Destaca-se, ainda, o fato de que a crise sistêmica e generalizada acaba sensibilizando de maneira mais intensa credores e devedores. Na medida em que todos absorvem a gravidade da crise e percebem nitidamente os seus efeitos (em maior ou menor grau), aumenta-se a disposição para o encontro de solução negociada (e foi o que de fato ocorreu).

Paralelamente, algumas reformas legislativas também contribuíram de forma decisiva para a contenção das demandas decorrentes da insolvência empresarial. Destaca-se a reforma da Lei de Recuperação de Empresas e Falências (Lei no 11.101/2005, reformada pela Lei no 14.112/2020), em vigor desde janeiro de 2021. Essa nova lei criou importantes estímulos à solução extrajudicial de conflitos, a fim de se evitar o ajuizamento de falências ou recuperações judiciais (criação do sistema de pré-insolvência empresarial com fortes estímulos à mediação e à conciliação preventivas). A Lei Complementar no 182/2021 (marco legal das startups), a Lei no 14.181/2021 (superendividamento) e a Lei no 14.181/2021 (melhoria do ambiente de negócios) criaram um microssistema legal hábil para contenção do problema.

Por fim, o Conselho Nacional de Justiça (CNJ), por meio do Grupo de Trabalho em Recuperações Empresariais, expediu diversas recomendações, orientando aos magistrados brasileiros a adoção de boas práticas na condução de processos durante a pandemia, a fim de se evitar um agravamento da litigiosidade nesse período de crise aguda, obtendo-se excelente retorno destas medidas. Ademais, o Judiciário dos principais estados já contam com varas e câmaras julgadoras especializadas nesta matéria, e puderam atuar com bastante sensibilidade e expertise.

É importante observar que outros países no mundo também adotaram posturas semelhantes, igualmente eficientes nesta quadra, com implementação de políticas econômicas de facilitação de acesso ao crédito para as empresas, injeção de liquidez no mercado e com a reforma de suas legislações de insolvência, criando mecanismos e estímulos para a solução extrajudicial dos conflitos decorrentes da inadimplência empresarial. Não é por coincidência que também esses outros países observam reduções históricas na distribuição de ações de recuperação judicial de empresas e de falências. Conforme noticiado pelo American Bankruptcy Institute houve uma redução de 50% do ajuizamento de recuperações judiciais nos Estados Unidos no período de agosto de 2020 até agosto de 2021. Na França, conforme noticiado pelo DM.com, as falências de empresas estão no menor nível dos últimos 30 anos.
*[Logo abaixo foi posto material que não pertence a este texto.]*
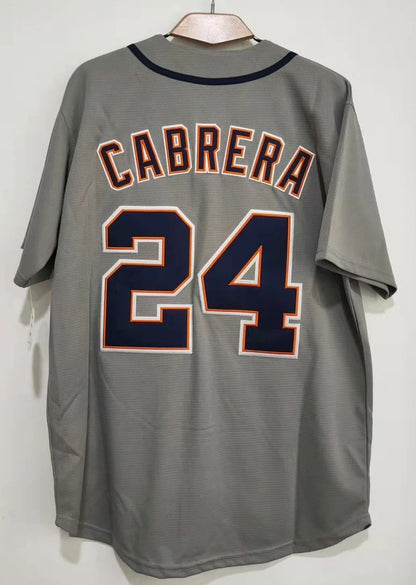 Miguel Cabrera Detroit Tigers Jersey Classic Authentics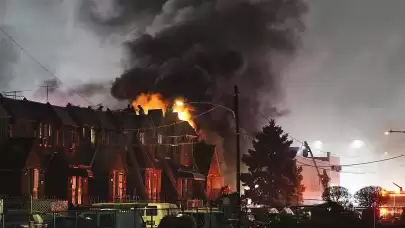 ABD'de ambulans uçağı düştü: Ölü sayısı açıklandı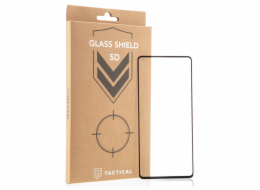 Tactical Glass Shield 5D sklo pro Motorola G04 Black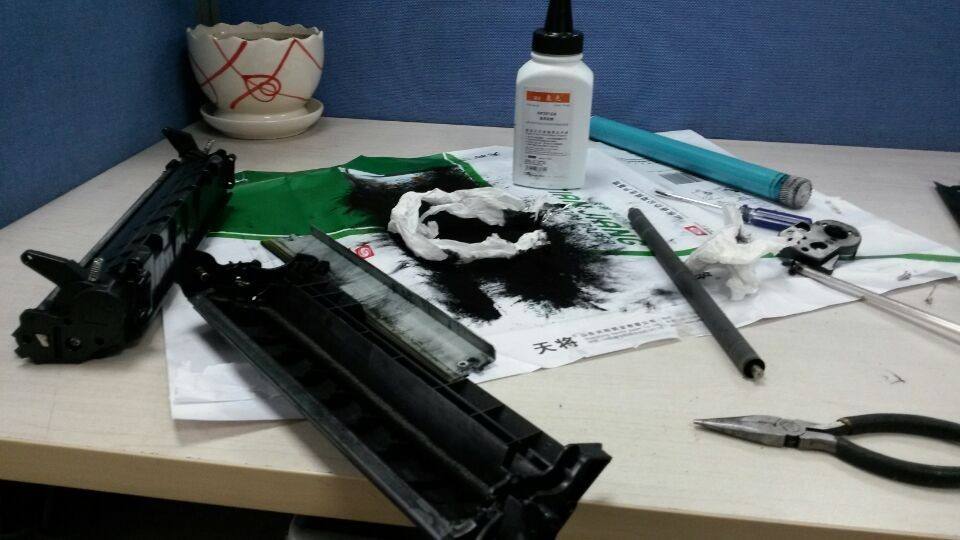 石家庄打印机加粉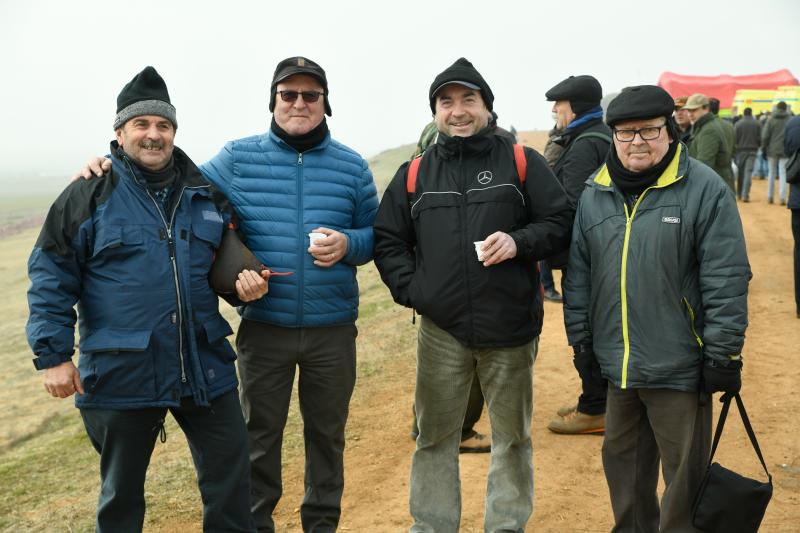 Fotos: Jornada del domingo en el Campeonato Nacional de Galgos de Nava del Rey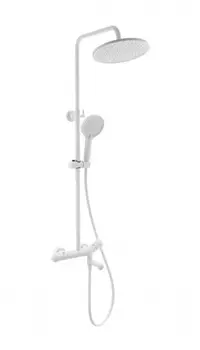 Душевой гарнитур Wonzon & Woghand WW-B3057-A-MW белый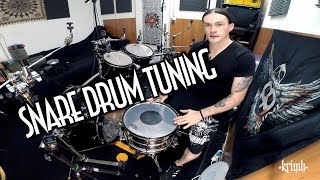 KRIMH  Snare Drum Tuning [upl. by Bull537]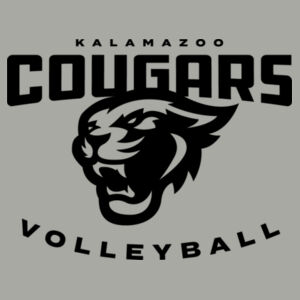Volleyball -  - DryBlend® 50 Cotton/50 Poly T-Shirt (NAME/NUMBER OPTION) Design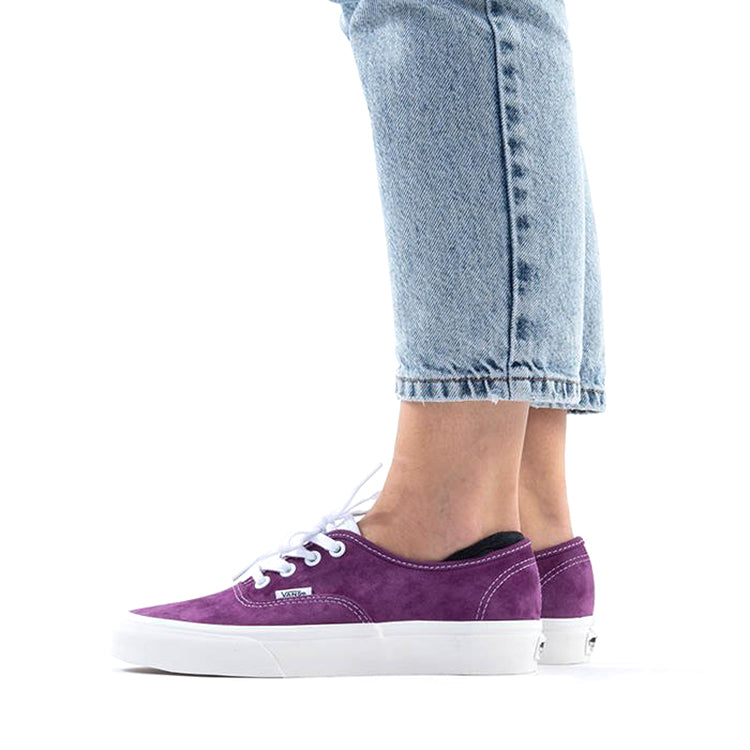Vans Authentic 'Pig Suede - Grape Juice' VN0A2Z5I18Q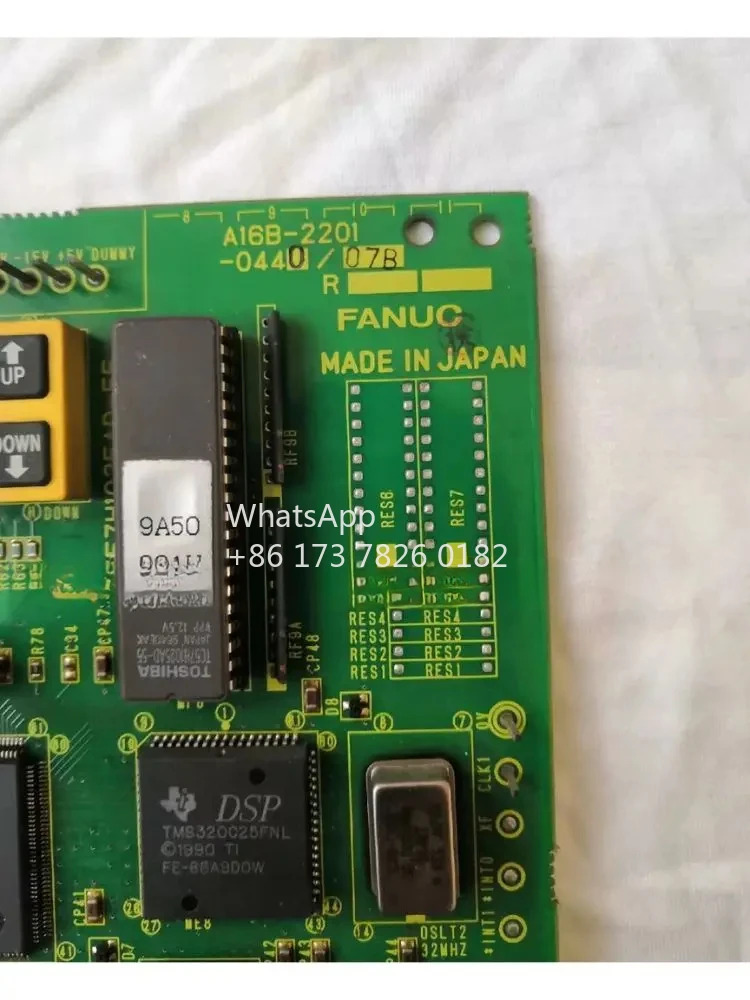 A16B-2201-0440 리퍼 회로 기판 기능 OK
Conclui-se, portanto, que o Brasil foi capaz de “achatar a curva de demandas judiciais”, adotando políticas públicas tecnicamente adequadas, em sintonia com as maiores economias do mundo, que, a um só tempo, geraram benefício para os agentes econômicos e reduziram os conflitos judiciais, resultando num melhor ambiente de negócios, com preservação de renda, empregos e desenvolvimento econômico.